--- Selected extract ---

Part 1 of 2 Parts
Federal agencies were created to protect the public from unsafe drugs, financial fraud, environmental pollution, and countless other threats. But what happens when the watchdogs start working for the companies they’re supposed to watch? Regulatory capture occurs when industries gain so much influence over their regulators that agencies end up serving corporate interests instead of the public good.
It’s not always corruption as we usually recognize it. Sometimes it’s more subtle: former regulators getting lucrative industry jobs, agencies relying too much on company data, or officials absorbing industry viewpoints after years of close contact.
The challenge is real and persistent. Agencies must be independent from political pressure to make sound, expert decisions. But that same independence can create space for industry influence to slip in. Understanding this threat matters because it can affect everything from the safety of your medications to the stability of the financial system.
The rate of undermining the statutory authority of the Nuclear Regulatory Commission (NRC) to serve as the cornerstone of nuclear safety in the United States and across the world is accelerating.
The recent directive by Department of Government Efficiency (DOGE) staff member Adam Blake to NRC staff to “rubber stamp” Department of Energy (DoE) and Department of Defense (DoD) nuclear projects indicates how far and deeply these cracks have advanced in the pillars of nuclear safety culture within the federal government.
The ultimate danger is that weakening safety oversight precisely when unproven reactor technologies need the most rigorous review sets the stage for the kind of serious accident that could undermine public confidence in nuclear power for generations.

--- Data section ---

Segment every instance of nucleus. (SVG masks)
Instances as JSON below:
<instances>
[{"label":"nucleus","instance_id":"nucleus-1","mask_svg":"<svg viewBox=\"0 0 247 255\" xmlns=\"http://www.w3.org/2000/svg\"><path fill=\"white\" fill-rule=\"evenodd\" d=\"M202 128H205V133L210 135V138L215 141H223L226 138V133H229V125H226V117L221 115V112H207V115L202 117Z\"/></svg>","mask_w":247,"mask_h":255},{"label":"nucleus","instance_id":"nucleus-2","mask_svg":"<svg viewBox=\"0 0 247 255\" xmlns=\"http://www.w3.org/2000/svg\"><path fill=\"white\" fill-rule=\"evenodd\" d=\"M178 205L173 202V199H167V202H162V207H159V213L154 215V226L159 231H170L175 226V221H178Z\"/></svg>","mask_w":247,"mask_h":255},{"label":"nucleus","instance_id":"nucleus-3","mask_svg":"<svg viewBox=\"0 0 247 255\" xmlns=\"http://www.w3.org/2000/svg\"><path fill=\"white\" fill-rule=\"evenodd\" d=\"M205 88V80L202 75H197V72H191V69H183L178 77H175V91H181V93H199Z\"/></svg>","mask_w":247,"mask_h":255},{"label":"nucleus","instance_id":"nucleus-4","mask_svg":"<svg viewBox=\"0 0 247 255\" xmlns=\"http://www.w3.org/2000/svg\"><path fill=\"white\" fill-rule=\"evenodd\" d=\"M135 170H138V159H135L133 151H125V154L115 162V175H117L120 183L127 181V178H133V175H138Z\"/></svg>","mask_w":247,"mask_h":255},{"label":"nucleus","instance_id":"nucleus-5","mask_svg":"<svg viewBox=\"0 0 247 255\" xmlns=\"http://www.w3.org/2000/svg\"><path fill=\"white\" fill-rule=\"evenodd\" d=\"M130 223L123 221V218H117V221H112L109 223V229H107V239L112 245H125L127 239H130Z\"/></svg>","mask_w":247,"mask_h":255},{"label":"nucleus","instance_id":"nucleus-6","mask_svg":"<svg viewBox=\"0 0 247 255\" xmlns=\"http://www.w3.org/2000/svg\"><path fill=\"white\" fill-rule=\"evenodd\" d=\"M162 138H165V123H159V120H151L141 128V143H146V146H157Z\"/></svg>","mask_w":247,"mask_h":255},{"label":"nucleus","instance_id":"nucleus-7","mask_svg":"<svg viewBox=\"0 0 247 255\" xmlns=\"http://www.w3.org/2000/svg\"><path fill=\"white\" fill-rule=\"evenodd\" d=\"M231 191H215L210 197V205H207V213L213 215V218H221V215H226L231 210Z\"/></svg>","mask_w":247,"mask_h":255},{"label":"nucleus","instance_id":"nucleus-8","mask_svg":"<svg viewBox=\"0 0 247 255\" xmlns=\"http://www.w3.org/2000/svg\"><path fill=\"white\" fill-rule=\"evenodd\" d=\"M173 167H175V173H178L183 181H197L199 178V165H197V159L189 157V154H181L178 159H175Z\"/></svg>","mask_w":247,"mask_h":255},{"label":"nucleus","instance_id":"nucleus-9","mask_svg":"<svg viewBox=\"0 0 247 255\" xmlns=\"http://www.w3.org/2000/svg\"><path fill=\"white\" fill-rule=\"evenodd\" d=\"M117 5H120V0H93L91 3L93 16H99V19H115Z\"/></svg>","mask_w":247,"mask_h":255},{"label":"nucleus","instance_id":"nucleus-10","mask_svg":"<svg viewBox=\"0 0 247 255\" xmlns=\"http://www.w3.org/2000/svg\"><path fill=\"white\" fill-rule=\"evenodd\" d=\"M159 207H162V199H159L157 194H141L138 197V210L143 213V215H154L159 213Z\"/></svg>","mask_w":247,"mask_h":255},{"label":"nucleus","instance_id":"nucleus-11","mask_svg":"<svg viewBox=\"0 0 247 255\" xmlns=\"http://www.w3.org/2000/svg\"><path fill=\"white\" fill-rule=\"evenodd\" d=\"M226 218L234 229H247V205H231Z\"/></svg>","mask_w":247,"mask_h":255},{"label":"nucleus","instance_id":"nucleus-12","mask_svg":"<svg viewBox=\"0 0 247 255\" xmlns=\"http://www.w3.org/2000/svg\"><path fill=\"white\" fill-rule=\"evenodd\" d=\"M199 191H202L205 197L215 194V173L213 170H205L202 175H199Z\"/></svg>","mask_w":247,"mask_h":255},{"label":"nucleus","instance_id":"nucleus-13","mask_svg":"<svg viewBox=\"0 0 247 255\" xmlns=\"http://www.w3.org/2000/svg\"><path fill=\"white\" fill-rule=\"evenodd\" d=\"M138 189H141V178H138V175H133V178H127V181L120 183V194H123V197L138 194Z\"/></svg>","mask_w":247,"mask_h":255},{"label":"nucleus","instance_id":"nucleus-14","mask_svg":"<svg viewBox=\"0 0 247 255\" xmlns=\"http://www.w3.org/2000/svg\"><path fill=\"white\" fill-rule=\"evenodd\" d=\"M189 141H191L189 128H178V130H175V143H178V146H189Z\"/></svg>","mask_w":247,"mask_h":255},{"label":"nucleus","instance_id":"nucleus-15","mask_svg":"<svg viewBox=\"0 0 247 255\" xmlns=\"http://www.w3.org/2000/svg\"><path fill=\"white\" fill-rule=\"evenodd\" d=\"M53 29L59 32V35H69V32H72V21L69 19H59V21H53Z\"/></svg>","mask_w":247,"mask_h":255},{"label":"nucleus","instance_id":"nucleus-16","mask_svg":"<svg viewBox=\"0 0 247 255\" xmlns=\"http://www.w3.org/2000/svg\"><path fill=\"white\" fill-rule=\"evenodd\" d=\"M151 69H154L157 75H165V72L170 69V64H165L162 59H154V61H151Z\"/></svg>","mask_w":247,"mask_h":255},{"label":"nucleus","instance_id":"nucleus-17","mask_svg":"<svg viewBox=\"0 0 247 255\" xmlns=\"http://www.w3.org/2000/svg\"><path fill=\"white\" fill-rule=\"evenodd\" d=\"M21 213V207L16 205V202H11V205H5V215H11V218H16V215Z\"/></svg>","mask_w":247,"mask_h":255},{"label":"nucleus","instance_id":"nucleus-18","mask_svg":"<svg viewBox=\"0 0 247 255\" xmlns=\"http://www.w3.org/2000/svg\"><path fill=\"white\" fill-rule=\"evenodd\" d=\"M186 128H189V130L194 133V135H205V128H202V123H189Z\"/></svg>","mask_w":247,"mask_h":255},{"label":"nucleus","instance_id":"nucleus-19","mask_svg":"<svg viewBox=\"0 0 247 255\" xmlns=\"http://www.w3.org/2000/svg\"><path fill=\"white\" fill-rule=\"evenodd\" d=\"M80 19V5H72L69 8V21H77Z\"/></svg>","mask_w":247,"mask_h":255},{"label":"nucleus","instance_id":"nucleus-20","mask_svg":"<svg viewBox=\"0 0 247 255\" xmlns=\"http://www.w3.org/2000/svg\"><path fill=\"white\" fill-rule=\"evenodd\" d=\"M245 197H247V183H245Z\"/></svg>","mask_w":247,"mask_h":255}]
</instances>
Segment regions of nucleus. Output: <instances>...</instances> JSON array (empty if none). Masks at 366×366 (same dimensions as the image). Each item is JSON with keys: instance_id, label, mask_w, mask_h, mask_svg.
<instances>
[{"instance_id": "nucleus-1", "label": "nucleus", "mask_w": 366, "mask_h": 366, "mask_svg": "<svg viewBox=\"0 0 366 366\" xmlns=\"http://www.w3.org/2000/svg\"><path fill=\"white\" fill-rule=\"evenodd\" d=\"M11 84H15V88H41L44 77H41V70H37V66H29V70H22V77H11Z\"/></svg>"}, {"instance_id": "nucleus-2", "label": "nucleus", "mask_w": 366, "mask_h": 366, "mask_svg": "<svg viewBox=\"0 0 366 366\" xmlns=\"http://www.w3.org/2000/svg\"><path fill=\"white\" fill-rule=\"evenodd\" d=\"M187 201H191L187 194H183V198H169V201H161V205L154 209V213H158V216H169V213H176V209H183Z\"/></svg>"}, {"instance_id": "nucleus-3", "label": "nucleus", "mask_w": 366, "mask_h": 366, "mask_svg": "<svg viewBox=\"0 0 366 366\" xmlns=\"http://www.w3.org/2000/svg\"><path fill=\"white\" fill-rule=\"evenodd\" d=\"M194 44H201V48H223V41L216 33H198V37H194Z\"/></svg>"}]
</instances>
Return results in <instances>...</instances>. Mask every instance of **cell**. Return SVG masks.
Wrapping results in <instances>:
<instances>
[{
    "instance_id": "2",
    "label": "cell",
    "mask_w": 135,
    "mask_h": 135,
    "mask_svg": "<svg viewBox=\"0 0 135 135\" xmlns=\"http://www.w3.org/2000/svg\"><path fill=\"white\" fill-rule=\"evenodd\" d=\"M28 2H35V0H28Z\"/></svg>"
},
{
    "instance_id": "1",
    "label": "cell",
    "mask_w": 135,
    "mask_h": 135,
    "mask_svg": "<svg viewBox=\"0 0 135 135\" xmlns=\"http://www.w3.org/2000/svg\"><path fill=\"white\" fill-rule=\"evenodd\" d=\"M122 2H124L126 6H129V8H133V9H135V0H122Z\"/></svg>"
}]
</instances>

---

■ Task:
Translate this sentence from the regulatory capture piece into Spanish: "Agencies must be independent from political pressure to make sound, expert decisions."

■ Output for this task:
Las agencias deben ser independientes de la presión política para tomar decisiones acertadas y fundamentadas en el conocimiento experto.